Is the future of family viewing on demand?

Is the future of family viewing on demand?

We're not the first ones to observe what could be the far reaching consequences of the current pandemic on the movie industry. And we won't be the last. Cinemas have been in trouble for while now anyway and with them being shut for business for such a prolonged period, the future is looking grim. Even with the social distancing measures that will likely be introduced as they start to open again, people may not feel safe enough to go the cinema. Having watched movies from the comfort of their own couches for weeks to months, they also might not be bothered. This could especially be the case for family viewing.
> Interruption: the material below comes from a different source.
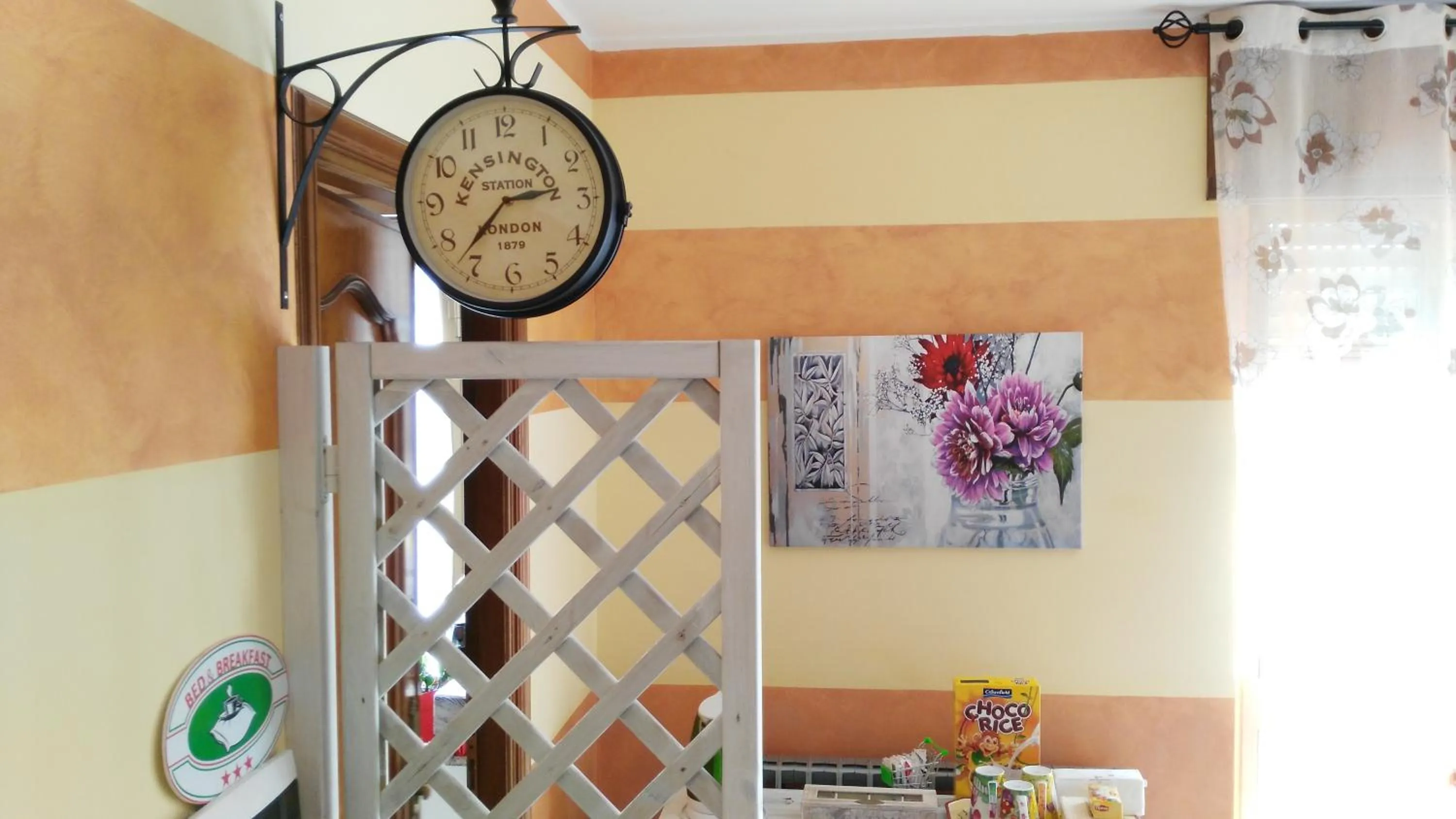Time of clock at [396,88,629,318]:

The success of family animated feature 'Trolls World Tour' in this regard cannot be emphasised enough. The sequel to 2016's movie 'Trolls' (based on a toy franchise but heck, it was a decent family offering) made $100 million in the first three weeks of domestic "premium VOD." Sure it wasn't as good as its predecessor, but parents and kids don't really care about that stuff. It was something to watch, it was colourful, had some laughs, great music and portrayed a magical, fantastical world right when we need some escapism.

The move made Universal Studios come to a head with AMC Theatres as well as Cineworld. After the success of 'Trolls 2', NBCUniversal Jeff Shell said they planned to release more movies on demand in the future, and to even release movies on demand at the same time as their cinematic release. That news is obviously terrible for movie theatre chains. Thus Adam Aron, AMC Theaters CEO, said it would stop screening films from Universal if they followed through with these plans. Which would mean they'd miss out on some major movies from the studio including 'Fast & Furious 9', 'Minions: The Rise of Gru' and 'Jurassic World: Dominion'.
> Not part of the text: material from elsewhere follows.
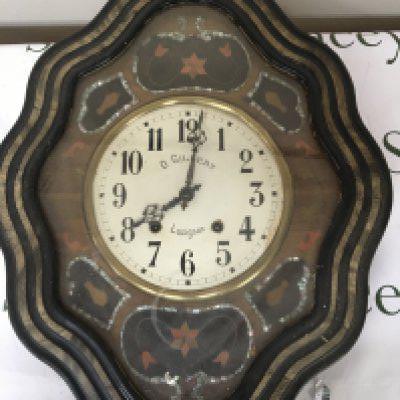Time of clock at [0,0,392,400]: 8:01
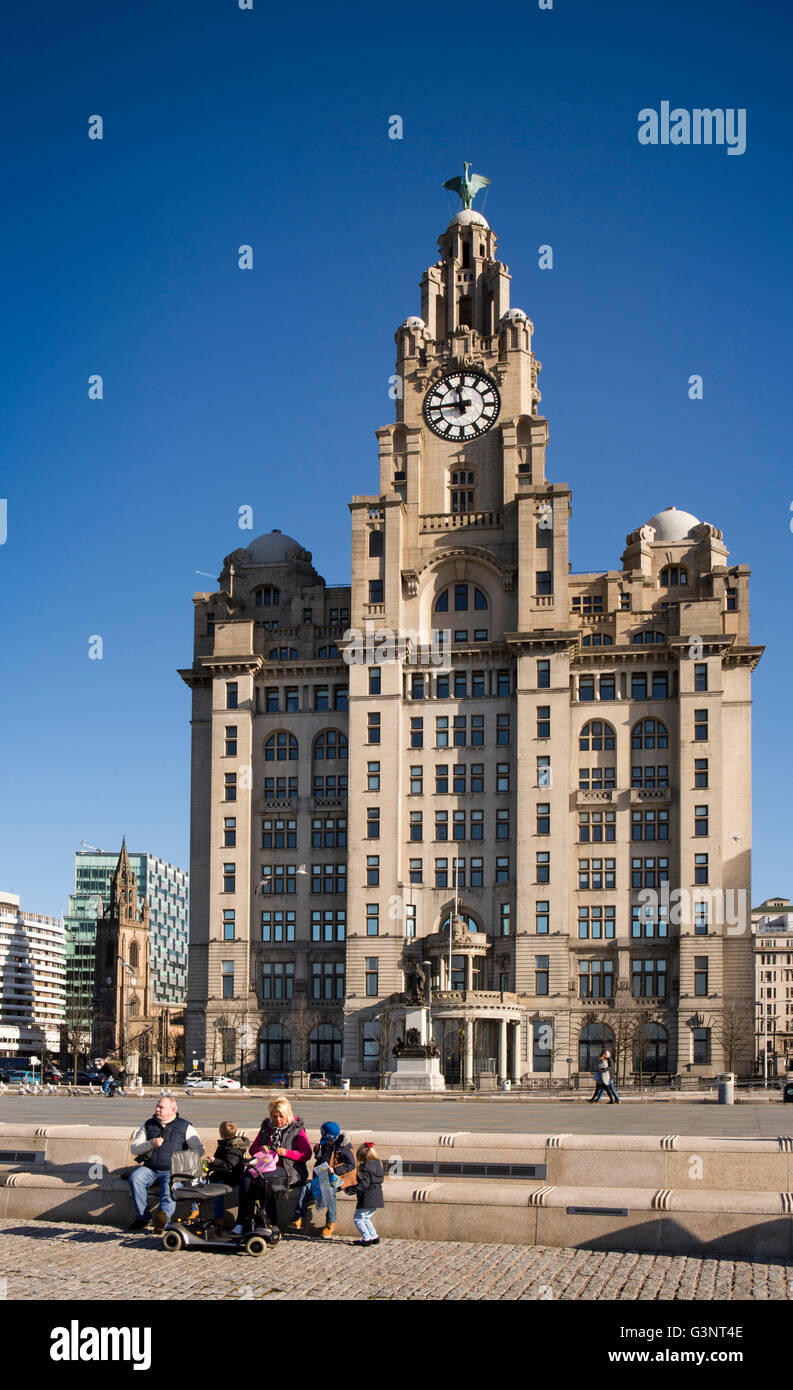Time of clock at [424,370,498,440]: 11:44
Now obviously fans of the 'FF' franchise and 'Jurassic' series are going to want to see those movies on a big screen. They're made for it. But the 'Minions' sequel provides an interesting case study too being the most family oriented of the three biggies. The first 'Minions' is the fifth highest grossing animated movie of all time (behind, in case you're wondering, 'The Lion King' (2019), followed by 'Frozen II', 'Frozen' and 'Incredibles 2') and its follow-up was expected to follow suit. Moreover, three of those top five movies were released last year. So clearly, animated and family-oriented movies make big bank.

Current times requires a shift away from the cinema and that's why you've major studios like Warner Bros. releasing 'Scoob!' (the latest Scooby Doo movie, another animated effort) on demand. Meanwhile 'Artemis Fowl' is skipping cinemas and going straight to Disney+. Netflix are also stepping up their game when it comes to content for families, adding various family classics to their library as well as new animated features like 'The Willoughbys'.
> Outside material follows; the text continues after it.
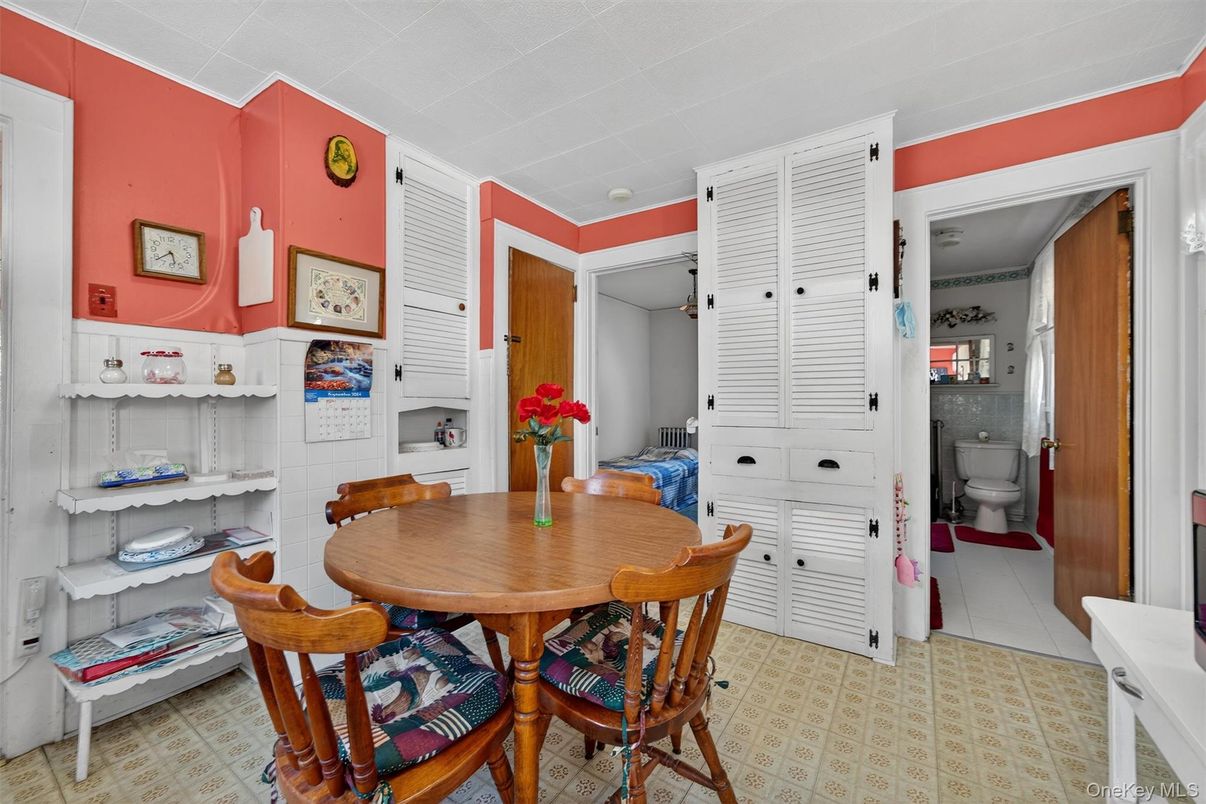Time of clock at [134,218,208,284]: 5:38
Family viewing from the home is quick making a comeback and just as more mature fans are enjoying the home comforts of Netflix and other on demand services, the same can likely be said for kids and their parents. No more do they have to worry about their children disturbing other patrons, or keeping them fed as they grab a snack from the kitchen mid-movie (food at home is way healthier than what's at the cinemas anyway). As much as the cinema is an opportunity to get out of the house and make a day trip, is it better to leave screen time - TV and movies - for home?

According to current cinema release schedules, there are still plenty of family movies to come later this year and in 2021. 'The Secret Garden' and 'The SpongeBob Movie: Sponge on the Run' are set to hit screens in August (which is when Irish cinemas reopen) while Pixar movie 'Soul' will arrive in November. Still, the majority of titles, including 'Peter Rabbit 2', 'Sing 2', 'Ghostbusters: Afterlife', 'Jungle Cruise' and 'Raya and the Last Dragon', have all been delayed to next year. It's hard to feel optimistic for the box office at a time like this and with so little to attract in families, things look even more bleak. But good news for on demand, right?